The key task of the decoder is upsampling the downsampled feature maps back to the original resolution. This is often done using techniques like:
- Bilinear/Deconvolution (Transposed Convolution): Standard upsampling operations that resize the feature map.
- Skip Connections: Like U-Net, the decoder can take feature maps from earlier (higher-resolution) stages of the encoder and combine them with the upsampled features, helping to preserve fine details.
- Feature Pyramid Network (FPN) takes the multi-scale feature maps from different stages of the Swin backbone (e.g., at 1/4, 1/8, 1/16 resolution).
Segmenter
Segmenter is a pure transformer model for segmentation tasks.
The patches, along with their positional embeddings, are passed through multiple transformer encoder layers. These layers apply self-attention to capture relationships between patches, resulting in a set of contextualized patch embeddings that contain both local and global information.
The key difference between Segmenter and other transformer-based models like ViT lies in its decoder, which is specialized for segmentation tasks.
Segmenter directly predicts segmentation masks for each patch. It does this by adding a mask token for each class of interest to the patch tokens and learning how to predict the class label for each patch.
For each patch embedding output from the ViT encoder, Segmenter predicts a probability distribution over the segmentation classes (for each pixel within that patch). These probabilities are predicted for every patch at the same resolution they were initially embedded.

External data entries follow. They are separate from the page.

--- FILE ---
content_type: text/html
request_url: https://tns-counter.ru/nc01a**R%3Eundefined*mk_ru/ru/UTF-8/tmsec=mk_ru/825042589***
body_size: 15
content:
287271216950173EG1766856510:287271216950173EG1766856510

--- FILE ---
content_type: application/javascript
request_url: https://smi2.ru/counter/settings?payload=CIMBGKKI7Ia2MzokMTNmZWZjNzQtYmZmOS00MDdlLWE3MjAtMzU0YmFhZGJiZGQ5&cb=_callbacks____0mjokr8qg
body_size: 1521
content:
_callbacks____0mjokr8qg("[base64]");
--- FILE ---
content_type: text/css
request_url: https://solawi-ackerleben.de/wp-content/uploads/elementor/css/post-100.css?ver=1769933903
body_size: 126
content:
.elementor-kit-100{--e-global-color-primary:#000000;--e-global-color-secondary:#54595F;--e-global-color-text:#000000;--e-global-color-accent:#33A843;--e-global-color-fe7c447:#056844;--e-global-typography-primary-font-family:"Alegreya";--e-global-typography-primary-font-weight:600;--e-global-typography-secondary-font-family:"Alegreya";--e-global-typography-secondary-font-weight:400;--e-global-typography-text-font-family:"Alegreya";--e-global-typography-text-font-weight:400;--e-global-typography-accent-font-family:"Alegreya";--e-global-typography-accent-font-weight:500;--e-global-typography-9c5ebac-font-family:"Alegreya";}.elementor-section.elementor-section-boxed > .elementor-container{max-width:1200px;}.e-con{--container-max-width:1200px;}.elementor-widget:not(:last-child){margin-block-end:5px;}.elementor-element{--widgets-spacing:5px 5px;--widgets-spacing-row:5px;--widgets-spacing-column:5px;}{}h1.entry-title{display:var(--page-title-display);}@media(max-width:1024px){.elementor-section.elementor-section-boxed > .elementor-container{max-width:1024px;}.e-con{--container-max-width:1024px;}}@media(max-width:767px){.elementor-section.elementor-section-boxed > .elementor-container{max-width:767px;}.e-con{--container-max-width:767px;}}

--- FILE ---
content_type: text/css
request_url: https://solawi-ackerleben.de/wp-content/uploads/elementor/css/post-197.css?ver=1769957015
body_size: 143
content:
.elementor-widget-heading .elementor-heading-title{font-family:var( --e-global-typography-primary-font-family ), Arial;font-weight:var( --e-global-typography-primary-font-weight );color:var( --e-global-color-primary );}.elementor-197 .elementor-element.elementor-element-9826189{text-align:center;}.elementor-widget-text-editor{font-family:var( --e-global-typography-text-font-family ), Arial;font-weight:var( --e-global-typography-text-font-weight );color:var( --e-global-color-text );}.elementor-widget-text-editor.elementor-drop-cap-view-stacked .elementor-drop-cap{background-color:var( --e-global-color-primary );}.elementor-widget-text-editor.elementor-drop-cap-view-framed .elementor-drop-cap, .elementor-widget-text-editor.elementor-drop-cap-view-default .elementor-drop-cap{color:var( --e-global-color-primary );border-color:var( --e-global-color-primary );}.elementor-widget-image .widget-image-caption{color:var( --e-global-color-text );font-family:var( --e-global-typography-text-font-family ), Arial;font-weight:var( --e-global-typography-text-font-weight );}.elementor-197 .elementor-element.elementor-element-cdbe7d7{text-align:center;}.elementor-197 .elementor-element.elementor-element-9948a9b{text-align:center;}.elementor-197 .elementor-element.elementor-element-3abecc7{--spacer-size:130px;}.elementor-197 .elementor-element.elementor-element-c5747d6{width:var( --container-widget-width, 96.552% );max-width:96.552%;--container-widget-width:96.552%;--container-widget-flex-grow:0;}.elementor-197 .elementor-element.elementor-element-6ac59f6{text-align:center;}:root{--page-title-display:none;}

Instead of progressively upsampling feature maps as you would in traditional convolutional networks or U-Net, Segmenter directly outputs per-patch segmentation predictions.
Transformers vs CNN approaches
CNN-based models are generally inefficient when processing global image context and ultimately result in a sub-optimal segmentation. The reason for the sub-optimal segmentation of the convolution-based approaches is that convolution is a local operation which poorly accesses the global information of the image. But the global information is crucial where the global image context usually influences the local patch labeling. But modeling of global interaction has a quadratic complexity to the image size because it needs to model the interaction between each and every raw pixel of the image.
- Transformers excel in global context modeling but are computationally heavy and data-hungry.
- CNNs are efficient and handle local detail well but struggle with global context without added complexity.